Salvati: “Sul Pd un cigno nero, una catastrofe che può avere effetti benefici”
Professor Michele Salvati (il primo a teorizzare la nascita del Partito democratico e che al Pd ha dedicato due libri), nell’arco di qualche settimana il Pd si è avvitato in una crisi di strategia e di identità. Le radici sono profonde, ma il detonatore è stato Renzi o Draghi?
L’intera vicenda è un cigno nero: uno di quegli eventi catastrofici, non necessariamente negativi, che cambiano totalmente e radicalmente il quadro, qui politico anziché economico o fisico. Non sarà mai sottolineato abbastanza il comportamento straordinario ed esemplare dal punto di vista costituzionale e politico di Sergio Mattarella. Il presidente della Repubblica ha fatto “rinsavire” – e uso le virgolette perché non so se durerà – gli interlocutori politici. Poi, il detonatore naturale è stato l’iniziativa di Renzi. Se aveva previsto questi esiti, allora chapeau.
Addirittura, chapeau a Renzi per aver fatto saltare governo e segretario Dem?

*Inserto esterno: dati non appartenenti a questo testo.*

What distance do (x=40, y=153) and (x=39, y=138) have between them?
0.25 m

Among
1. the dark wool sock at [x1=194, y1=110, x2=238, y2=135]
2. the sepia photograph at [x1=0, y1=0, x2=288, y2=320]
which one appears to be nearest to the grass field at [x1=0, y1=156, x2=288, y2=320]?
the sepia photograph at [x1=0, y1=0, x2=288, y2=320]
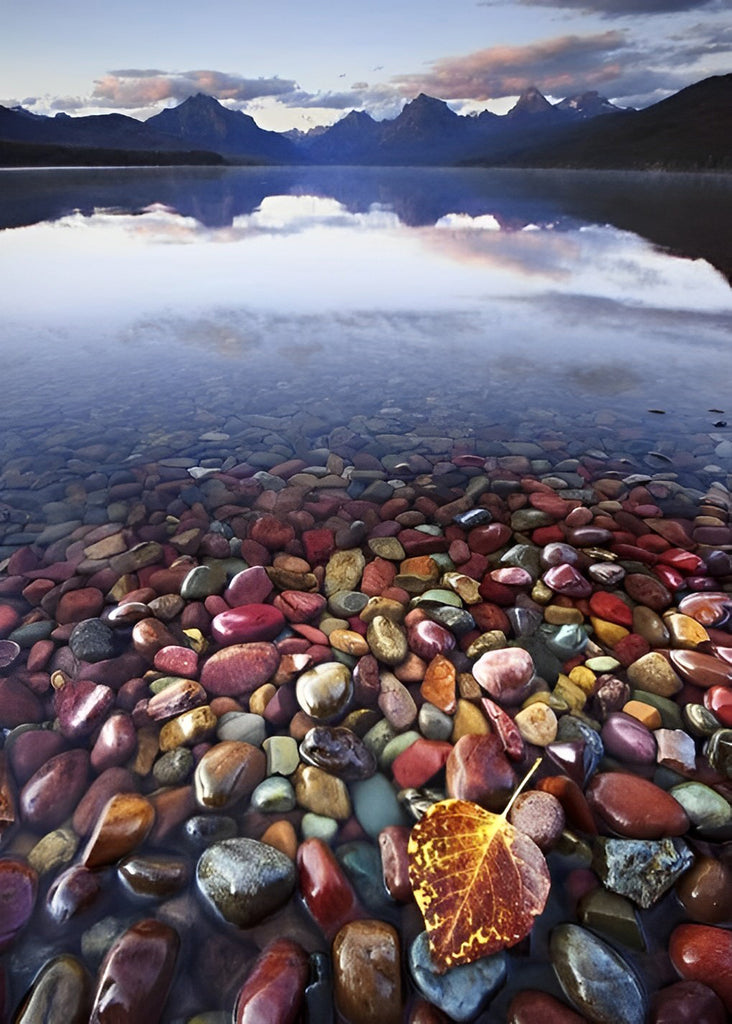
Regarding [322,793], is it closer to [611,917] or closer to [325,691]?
[325,691]

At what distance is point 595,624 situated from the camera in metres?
3.36

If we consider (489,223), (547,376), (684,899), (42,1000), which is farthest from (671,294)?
(489,223)

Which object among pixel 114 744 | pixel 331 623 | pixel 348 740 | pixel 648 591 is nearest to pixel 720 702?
pixel 648 591

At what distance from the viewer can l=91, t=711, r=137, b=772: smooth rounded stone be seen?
257 centimetres

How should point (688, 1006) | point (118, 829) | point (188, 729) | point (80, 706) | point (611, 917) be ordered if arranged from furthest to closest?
point (80, 706) → point (188, 729) → point (118, 829) → point (611, 917) → point (688, 1006)

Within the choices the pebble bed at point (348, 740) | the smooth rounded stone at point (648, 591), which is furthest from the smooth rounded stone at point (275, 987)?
the smooth rounded stone at point (648, 591)

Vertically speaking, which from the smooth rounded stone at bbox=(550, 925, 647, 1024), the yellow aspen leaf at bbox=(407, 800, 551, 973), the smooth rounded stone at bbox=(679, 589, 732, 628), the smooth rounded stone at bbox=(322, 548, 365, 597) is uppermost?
the yellow aspen leaf at bbox=(407, 800, 551, 973)

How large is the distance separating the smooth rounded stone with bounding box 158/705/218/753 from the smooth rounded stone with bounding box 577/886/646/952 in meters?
1.58

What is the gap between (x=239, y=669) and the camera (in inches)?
117

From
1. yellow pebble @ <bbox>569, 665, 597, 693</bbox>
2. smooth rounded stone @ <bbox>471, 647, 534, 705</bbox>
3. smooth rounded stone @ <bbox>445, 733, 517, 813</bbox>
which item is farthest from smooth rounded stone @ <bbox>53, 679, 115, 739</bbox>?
yellow pebble @ <bbox>569, 665, 597, 693</bbox>

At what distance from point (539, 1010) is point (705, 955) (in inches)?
22.2

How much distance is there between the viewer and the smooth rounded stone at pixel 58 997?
180 cm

I tre partiti maggiori sono stati costretti a cambiare le loro posizioni in altre più sostenibili per il Paese. I Cinquestelle sono diventati meno populisti, hanno la chance di trasformarsi in un partito di sinistra guidato da Conte, mentre la Lega si è ritrovata europeista. Entrambi sono rientrati nel sistema. Il Pd, che nel sistema c’era già, ha avuto l’occasione di liberarsi della cappa di dover difendere il governo a tutti i costi. Il Pd può ragionevolmente dire: prima non potevamo fare altrimenti per salvare l’Italia dai sovranisti. Insomma, si è tolto un fardello.
Ma il Pd può ancora trovare la sua ’”anima”? O, come sostengono alcuni, meglio per le due culture di base – post Dc e post Pci – salutarsi senza (ulteriore) rancore?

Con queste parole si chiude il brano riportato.